#### Testo fornito:
***
Nonostante l’estrema fluidità ed incertezza che la caratterizzano, sottolinea Pollack, e’ come se la situazione presente in Iraq riproponesse le grandi questioni aperte dall’intervento militare del 2003: come garantire sicurezza e stabilità in un paese complesso e profondamente frammentato. E’ in questo quadro, ben diverso da quello dominato dallo spettro del caos più completo di appena un anno e mezzo fa, che si può pensare ad una strategia di ritiro.

La necessità del ritiro delle truppe americane è apertamente riconosciuta dalle autorità irachene – a cominciare dal primo ministro Al-Maliki – ed è stata accettata in linea di principio dalla stessa amministrazione Bush, la quale si è anche detta pronta a considerare un orizzonte temporale per la riduzione del contingente militare nel paese. Se McCain dovrebbe comprendere che nel nuovo contesto aperto dal “surge” che egli stesso ha appoggiato, la prospettiva di un’occupazione a tempo sostanzialmente indeterminato è sempre meno giustificabile, Obama da parte sua dovrebbe riconsiderare la sua proposta di ritiro delle truppe dal paese già dalla fine del 2009, che non appare molto realistica.

Le elezioni provinciali irachene del prossimo autunno e quelle nazionali del 2009 saranno test cruciali per la tenuta delle nuove istituzioni. La presenza militare americana come forza neutrale e di garanzia è essenziale per evitare che i “sabotatori” del nuovo Iraq, nonché eventualmente gli sconfitti delle elezioni, trascinino di nuovo il paese nel baratro della guerra civile. Il ritiro che vari analisti ed esperti ora caldeggiano, dunque, è molto più graduale di quello previsto da Obama, il quale ha proposto, invece, che venga completato non prima della fine del primo mandato del prossimo presidente.

Re-engagement in Medio Oriente: diplomazia e uso della forza
Il Medio Oriente rimarrà con ogni probabilità il focus della politica estera americana dei prossimi anni, ben oltre i quattro anni del prossimo mandato presidenziale. Il progressivo ritiro dall’Iraq libererà, anzi, forze e risorse da destinare a nuove priorità regionali. Anche in questo caso, tuttavia, i due candidati presidenziali dovrebbero valutare in modo non dogmatico il da farsi, evitando la facile ma fuorviante dicotomia diplomazia/uso della forza, e partendo dalle importanti sviluppi di questi mesi.
***
#### Consegna 1:
Nel testo sul ritiro dall'Iraq, quali elezioni vengono indicate come test cruciali per la tenuta delle nuove istituzioni irachene?
#### Consegna 2:
Prosegui il testo sulla politica americana in Iraq e in Medio Oriente, riprendendo subito dopo la sua ultima frase.
***
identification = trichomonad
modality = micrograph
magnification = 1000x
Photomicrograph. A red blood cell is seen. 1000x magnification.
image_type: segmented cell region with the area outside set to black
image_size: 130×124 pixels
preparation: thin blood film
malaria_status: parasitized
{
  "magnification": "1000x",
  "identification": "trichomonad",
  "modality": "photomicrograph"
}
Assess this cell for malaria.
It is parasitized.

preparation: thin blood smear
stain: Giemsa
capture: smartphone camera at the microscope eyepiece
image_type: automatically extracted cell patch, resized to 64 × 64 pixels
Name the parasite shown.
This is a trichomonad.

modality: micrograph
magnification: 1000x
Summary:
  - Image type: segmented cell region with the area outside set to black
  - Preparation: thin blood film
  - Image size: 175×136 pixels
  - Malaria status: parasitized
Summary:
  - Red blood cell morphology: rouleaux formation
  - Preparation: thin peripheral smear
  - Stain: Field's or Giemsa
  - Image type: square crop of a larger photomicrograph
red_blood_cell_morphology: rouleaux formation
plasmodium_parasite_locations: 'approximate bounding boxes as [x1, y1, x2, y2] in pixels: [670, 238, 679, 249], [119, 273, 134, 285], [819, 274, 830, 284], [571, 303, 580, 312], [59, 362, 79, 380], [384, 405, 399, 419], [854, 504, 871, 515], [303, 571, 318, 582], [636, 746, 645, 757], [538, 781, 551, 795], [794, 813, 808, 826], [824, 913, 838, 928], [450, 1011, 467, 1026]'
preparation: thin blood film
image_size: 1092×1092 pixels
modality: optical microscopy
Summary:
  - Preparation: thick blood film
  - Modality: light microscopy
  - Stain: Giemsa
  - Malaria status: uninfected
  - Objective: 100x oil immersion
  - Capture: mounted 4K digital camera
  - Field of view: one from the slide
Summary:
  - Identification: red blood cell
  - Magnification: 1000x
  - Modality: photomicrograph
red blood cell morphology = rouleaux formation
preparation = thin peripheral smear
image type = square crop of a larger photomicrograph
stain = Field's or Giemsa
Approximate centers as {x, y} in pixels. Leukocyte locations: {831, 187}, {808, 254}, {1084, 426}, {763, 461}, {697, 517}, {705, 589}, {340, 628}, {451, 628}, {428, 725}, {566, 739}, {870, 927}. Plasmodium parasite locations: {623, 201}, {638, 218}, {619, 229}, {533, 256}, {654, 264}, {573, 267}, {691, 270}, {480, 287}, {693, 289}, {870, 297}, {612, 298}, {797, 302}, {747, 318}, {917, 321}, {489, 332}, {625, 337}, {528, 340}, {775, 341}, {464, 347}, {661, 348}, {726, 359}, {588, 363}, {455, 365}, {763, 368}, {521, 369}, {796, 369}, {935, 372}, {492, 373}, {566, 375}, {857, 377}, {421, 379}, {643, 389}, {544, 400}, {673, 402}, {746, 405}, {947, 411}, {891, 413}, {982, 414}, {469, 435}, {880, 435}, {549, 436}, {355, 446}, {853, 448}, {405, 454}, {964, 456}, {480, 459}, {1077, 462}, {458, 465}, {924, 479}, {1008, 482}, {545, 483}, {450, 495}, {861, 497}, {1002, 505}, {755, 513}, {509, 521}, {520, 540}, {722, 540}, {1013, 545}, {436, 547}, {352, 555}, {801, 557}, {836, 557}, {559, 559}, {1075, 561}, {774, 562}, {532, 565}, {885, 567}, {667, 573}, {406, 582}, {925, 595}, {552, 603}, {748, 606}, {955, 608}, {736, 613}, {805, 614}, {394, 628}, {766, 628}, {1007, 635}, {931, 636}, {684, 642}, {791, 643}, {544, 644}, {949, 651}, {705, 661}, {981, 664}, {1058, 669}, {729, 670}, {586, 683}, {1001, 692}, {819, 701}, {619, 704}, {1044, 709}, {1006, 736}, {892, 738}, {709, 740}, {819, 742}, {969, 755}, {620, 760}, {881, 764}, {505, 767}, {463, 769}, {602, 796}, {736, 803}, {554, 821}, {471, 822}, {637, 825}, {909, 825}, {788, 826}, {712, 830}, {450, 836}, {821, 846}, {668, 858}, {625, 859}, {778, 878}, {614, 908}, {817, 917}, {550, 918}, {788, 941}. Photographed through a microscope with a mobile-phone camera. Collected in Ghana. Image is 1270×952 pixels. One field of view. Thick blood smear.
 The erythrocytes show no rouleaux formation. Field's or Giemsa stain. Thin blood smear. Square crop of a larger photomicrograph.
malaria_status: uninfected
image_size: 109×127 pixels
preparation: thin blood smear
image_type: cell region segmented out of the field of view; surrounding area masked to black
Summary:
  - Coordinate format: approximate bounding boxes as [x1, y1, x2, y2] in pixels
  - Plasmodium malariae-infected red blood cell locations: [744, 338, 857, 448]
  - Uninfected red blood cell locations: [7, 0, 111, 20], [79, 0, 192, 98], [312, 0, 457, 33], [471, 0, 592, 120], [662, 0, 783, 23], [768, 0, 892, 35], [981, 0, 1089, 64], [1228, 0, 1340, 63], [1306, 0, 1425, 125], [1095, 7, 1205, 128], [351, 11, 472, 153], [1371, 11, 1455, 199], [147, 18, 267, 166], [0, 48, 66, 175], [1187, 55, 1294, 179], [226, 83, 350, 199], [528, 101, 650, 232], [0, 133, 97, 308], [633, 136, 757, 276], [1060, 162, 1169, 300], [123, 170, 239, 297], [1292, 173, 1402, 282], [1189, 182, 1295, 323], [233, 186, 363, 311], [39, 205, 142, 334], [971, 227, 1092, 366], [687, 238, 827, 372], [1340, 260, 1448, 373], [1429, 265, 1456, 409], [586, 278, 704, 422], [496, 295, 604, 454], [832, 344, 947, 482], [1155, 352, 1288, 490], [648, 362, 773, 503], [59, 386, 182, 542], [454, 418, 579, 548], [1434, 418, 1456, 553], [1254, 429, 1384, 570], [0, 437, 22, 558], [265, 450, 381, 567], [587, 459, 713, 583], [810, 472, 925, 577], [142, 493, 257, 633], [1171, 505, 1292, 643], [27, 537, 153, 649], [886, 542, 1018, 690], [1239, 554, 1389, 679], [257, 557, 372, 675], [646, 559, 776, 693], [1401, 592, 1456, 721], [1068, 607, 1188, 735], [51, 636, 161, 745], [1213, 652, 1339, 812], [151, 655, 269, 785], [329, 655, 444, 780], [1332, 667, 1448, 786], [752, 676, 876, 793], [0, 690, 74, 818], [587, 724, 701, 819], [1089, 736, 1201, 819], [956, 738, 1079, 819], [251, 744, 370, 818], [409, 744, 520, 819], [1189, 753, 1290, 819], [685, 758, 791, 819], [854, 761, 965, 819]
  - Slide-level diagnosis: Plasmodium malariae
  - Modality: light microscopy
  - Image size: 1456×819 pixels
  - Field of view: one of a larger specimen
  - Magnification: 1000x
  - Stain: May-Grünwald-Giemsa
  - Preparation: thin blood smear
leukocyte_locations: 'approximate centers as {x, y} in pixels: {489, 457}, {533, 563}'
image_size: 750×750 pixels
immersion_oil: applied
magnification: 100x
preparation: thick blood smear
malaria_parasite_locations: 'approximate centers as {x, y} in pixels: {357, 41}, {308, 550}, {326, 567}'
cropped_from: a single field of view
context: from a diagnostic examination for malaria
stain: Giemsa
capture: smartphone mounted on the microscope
***
#### Risposta scritta 1:
Le elezioni provinciali irachene del prossimo autunno e quelle nazionali del 2009.

#### Risposta scritta 2:
Il caso più eclatante di ri-orientamento della politica mediorientale di Bush è ovviamente l’Iran. Se fino ad appena due anni fa gli Stati Uniti erano apertamente contrari a negoziati tra Teheran e gli alleati europei, di recente il governo USA ha deciso di collaborare a pieno titolo con il resto del Consiglio di Sicurezza dell’Onu e con la Germania nella formulazione di una proposta negoziale da sottoporre al presidente iraniano. Con una mossa anche di rilevanza simbolica, il Segretario di Stato Condoleezza Rice si è poi persino risolto ad inviare il sottosegretario William Burns all’incontro del cosiddetto “5+1” con le autorità iraniane tenutosi alla fine di luglio scorso a Ginevra, segnalando quindi la disponibilità ad un ritorno ad un dialogo diplomatico anche diretto con l’Iran. Anche sul fronte del conflitto israelo-palestinese l’amministrazione americana ha mostrato negli ultimi tempi un attivismo in contrasto con il basso profilo tenuto durante il primo mandato di Bush.

Obama ha già ampiamente chiarito che il ritiro dall’Iraq sarà accompagnato da un rilancio deciso e rapido dello sforzo bellico, oltre che di ricostruzione civile, in Afghanistan, che resta a suo parere il vero anche se trascurato campo di battaglia della guerra contro Al-Qaeda. Il candidato democratico si e’ impegnato ad aumentare il numero di truppe sul campo – almeno due nuove brigate. Su questo sembra esserci consonanza con McCain. Entrambi i candidati, poi, chiedono un contributo militare più consistente da parte europea, attraverso un potenziamento dei contingenti NATO, e un impegno rafforzato nella dura lotta contro la corruzione dilagante nelle fragili strutture di governo del paese.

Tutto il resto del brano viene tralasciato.